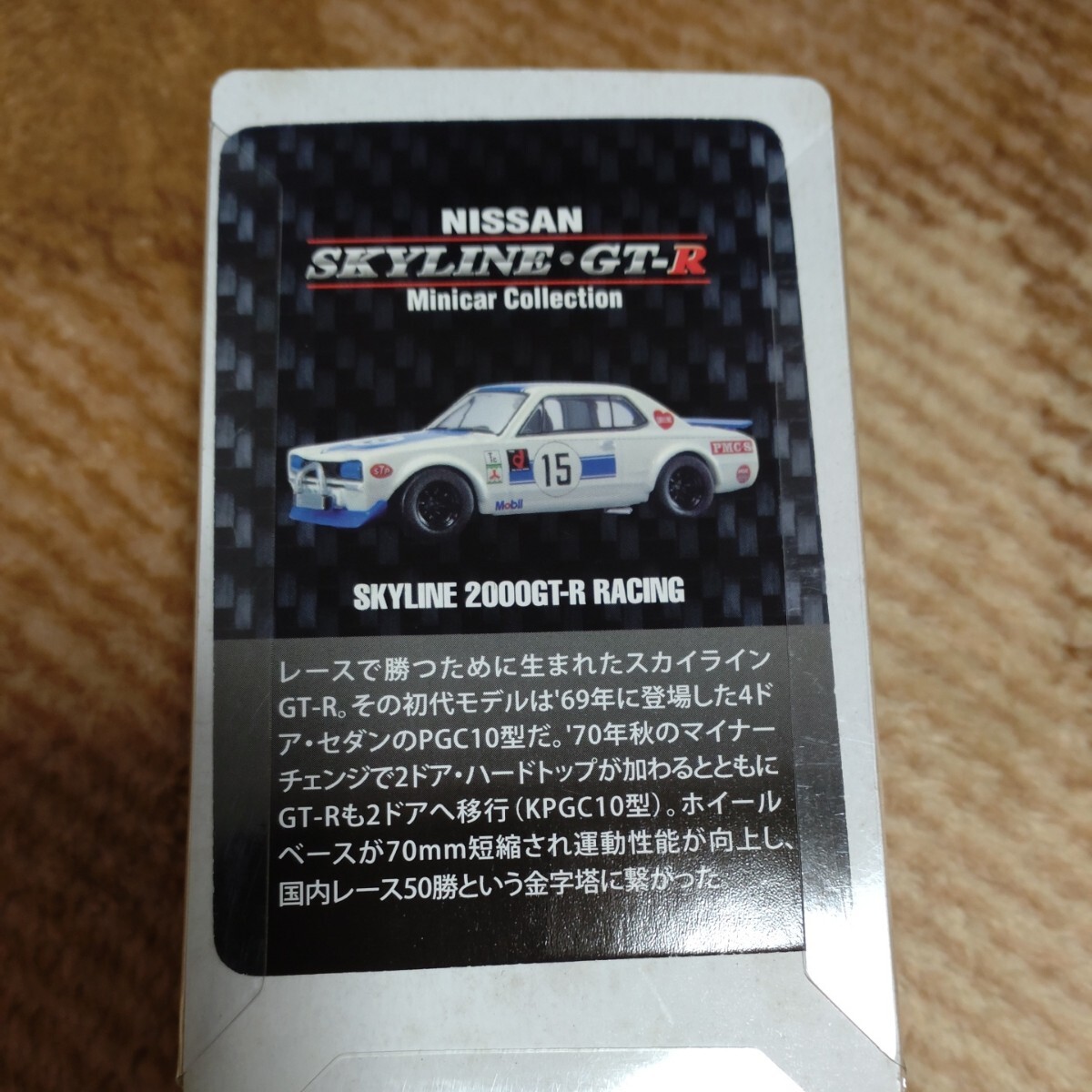 京商 1/64 日産スカイライン・GT-Rミニカーコレクション SKYLINE 2000GT-R RACING #8 緑　サークルKサンクス_画像4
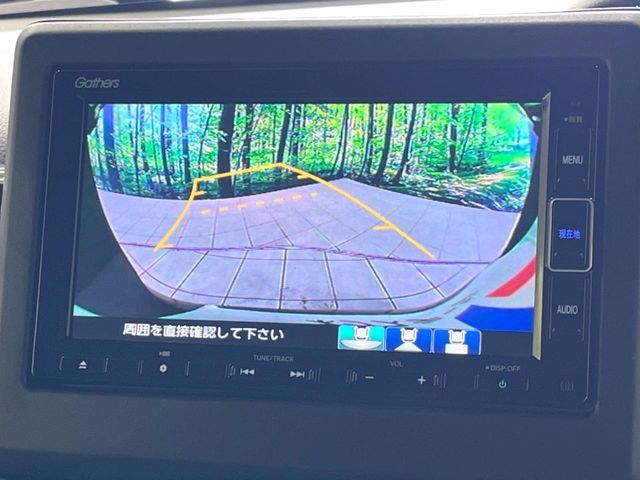 HONDA N BOX CUSTOM 2023 Image 31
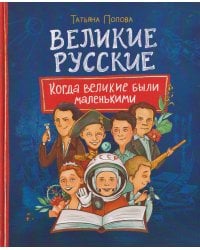 Великие русские. Когда великие были маленькими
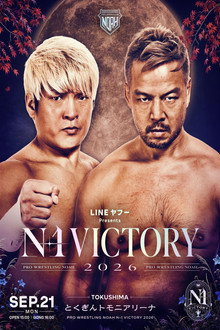 LINEヤフー presents N-1VICTORY 2026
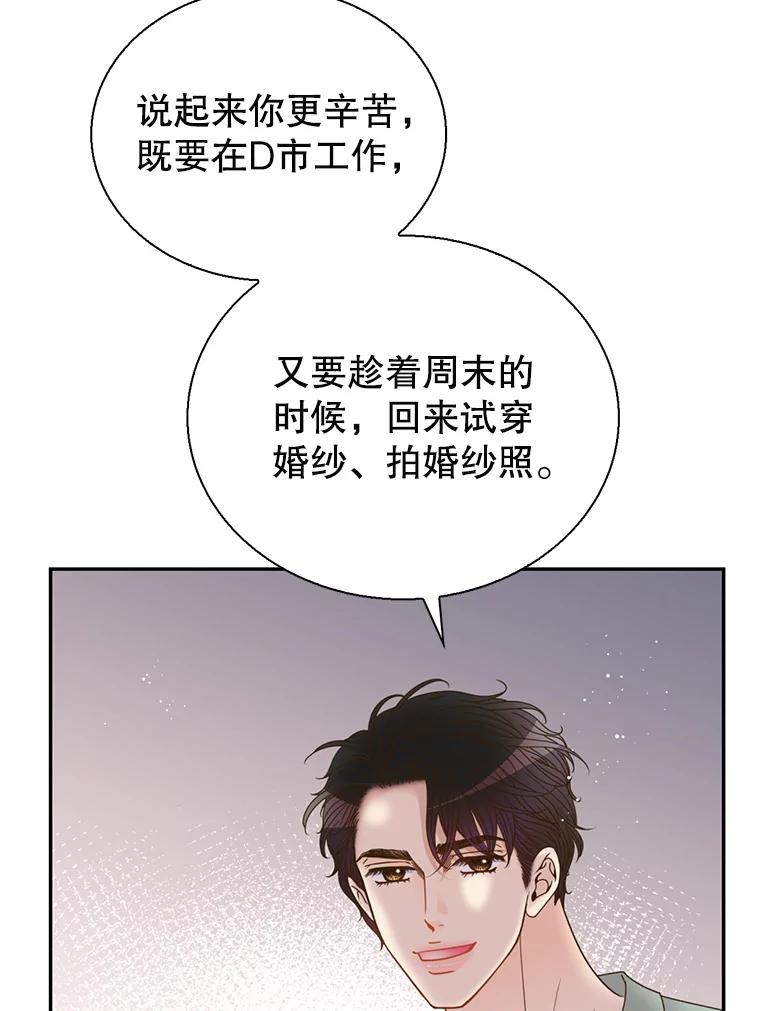 《难以拒绝的他》84.云佑出事了 第19页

- TASK DESCRIPTION:
Quote the text of every item word for word, without the pictures.

- EXERCISE RESULT:
 京商 1/64 日産スカイライン・GT-Rミニカーコレクション SKYLINE 2000GT-R RACING #8 緑　サークルKサンクス_画像4
 HONDA N BOX CUSTOM 2023 Image 31
 Великие русские. Когда великие были маленькими
 LINEヤフー presents N-1VICTORY 2026
 《难以拒绝的他》84.云佑出事了 第19页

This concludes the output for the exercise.